Und dann damals in Tarragona, in Spanien. Das war genau das Gleiche. Wieder am Bahnhof, wo wir gerade auf den Bahnsteig hochgegangen waren, wo der Zug kam, der uns zurück nach Barcelona bringen sollte. Ich merkte wie immer nichts, während sie auf einmal auf in dieser heimlichen Art und Weise, die sie hatte, zu mir sagte: Der Typ hat eine Pistole. Der hatte sie angeblich angeguckt, das war auch ein Schwarzer oder ein Araber, keine Ahnung. Und dabei hatte sie angeblich gesehen, dass er eine Pistole in seiner Hose hatte. Eine Shorts hatte der glaub ich an. Ich konnte keine Pistole sehen, wollte aber auch nicht so direkt da hingucken. Das waren mehrerer Typen. Ein Afrikaner und ein Araber, der an der Treppe stand. Keine Ahnung, ob der auch bewaffnet war. Aber der Schwarze war laut Nadine ganz sicher bewaffnet. Zuerst machte ich mich noch über sie lustig, sagte leise: “Keine Ahnung, was du wieder für Pistolen bei dem Schwarzen gesehen hast, aber…“.

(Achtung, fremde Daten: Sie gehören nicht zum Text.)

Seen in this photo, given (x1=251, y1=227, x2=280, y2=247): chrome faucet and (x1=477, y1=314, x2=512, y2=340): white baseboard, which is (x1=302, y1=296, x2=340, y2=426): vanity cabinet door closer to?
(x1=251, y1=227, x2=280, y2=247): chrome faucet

Aber ihr war das ernst und wir gingen von den beiden Typen weg, was schwierig war, denn die Bahnsteig war voll bis oben hin mit Touristen und Spaniern, die einen Tag am Strand verbracht hatten.

Sie hatte so ein Gespür dafür, so eine Antenne, keine Ahnung, wo das herkam. Wahrscheinlich aus Ecuador. Weil sie da viel gesehen hatte? Oder hatte sie in Deutschland viel gesehen, erlebt? Ich hatte ihr das nie richtig geglaubt, das mit Olav, ihrem Freund, der sie angeblich entjungfert hatte. Denn immer, wenn ich sie danach fragte, nach ihm fragte, wich sie mir aus. Sagte nichts. Bis ich irgendwann aufhörte, sie zu fragen. Bis ich irgendwann damit aufhörte, weil ich merkte, dass sie nicht darüber reden wollte. Was meine Neugier nicht stillte, aber wenn sie eh nichts sagte. Damals dachte  ich, das wär aus einem Schamgefühl heraus. Oder um mich nicht mit ihm vergleichen zu müssen.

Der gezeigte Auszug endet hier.